AVE-TAL and ProfessorBob.: towards a more elaborate virtual teaching assistant
As part of the AVE-TAL project, scientists from the Interdisciplinary Laboratory of Digital Sciences (LISN - Univ. Paris-Saclay, CNRS, CentraleSupélec, Inria) are collaborating with the start-up ProfessorBob.ai, which is shaking up the education sector with its virtual teaching assistant. The start-up uses the LISN team’s expertise in language processing and its latest advances in the field to further develop its solution.

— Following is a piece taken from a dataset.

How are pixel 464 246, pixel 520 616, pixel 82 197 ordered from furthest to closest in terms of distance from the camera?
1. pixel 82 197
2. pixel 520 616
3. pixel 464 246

In a context in which 20% of students are struggling at school - i.e. one million in France* - the virtual tutor ProfessorBob.ai has been offering to prevent dropout since July 2020. It is dedicated to students and teachers in high schools, colleges, universities and professional training, so that "they learn twice as fast and retain three times better", according to its founder François-Xavier Hussher. This is because a teacher cannot personalise their course when they have 35 students in the class. To achieve this level of personalised learning, the solution uses artificial intelligence and, more specifically, deep learning - a set of machine learning methods based on algorithmic mathematical approaches, used to model data - which adapts to profiles according to their level.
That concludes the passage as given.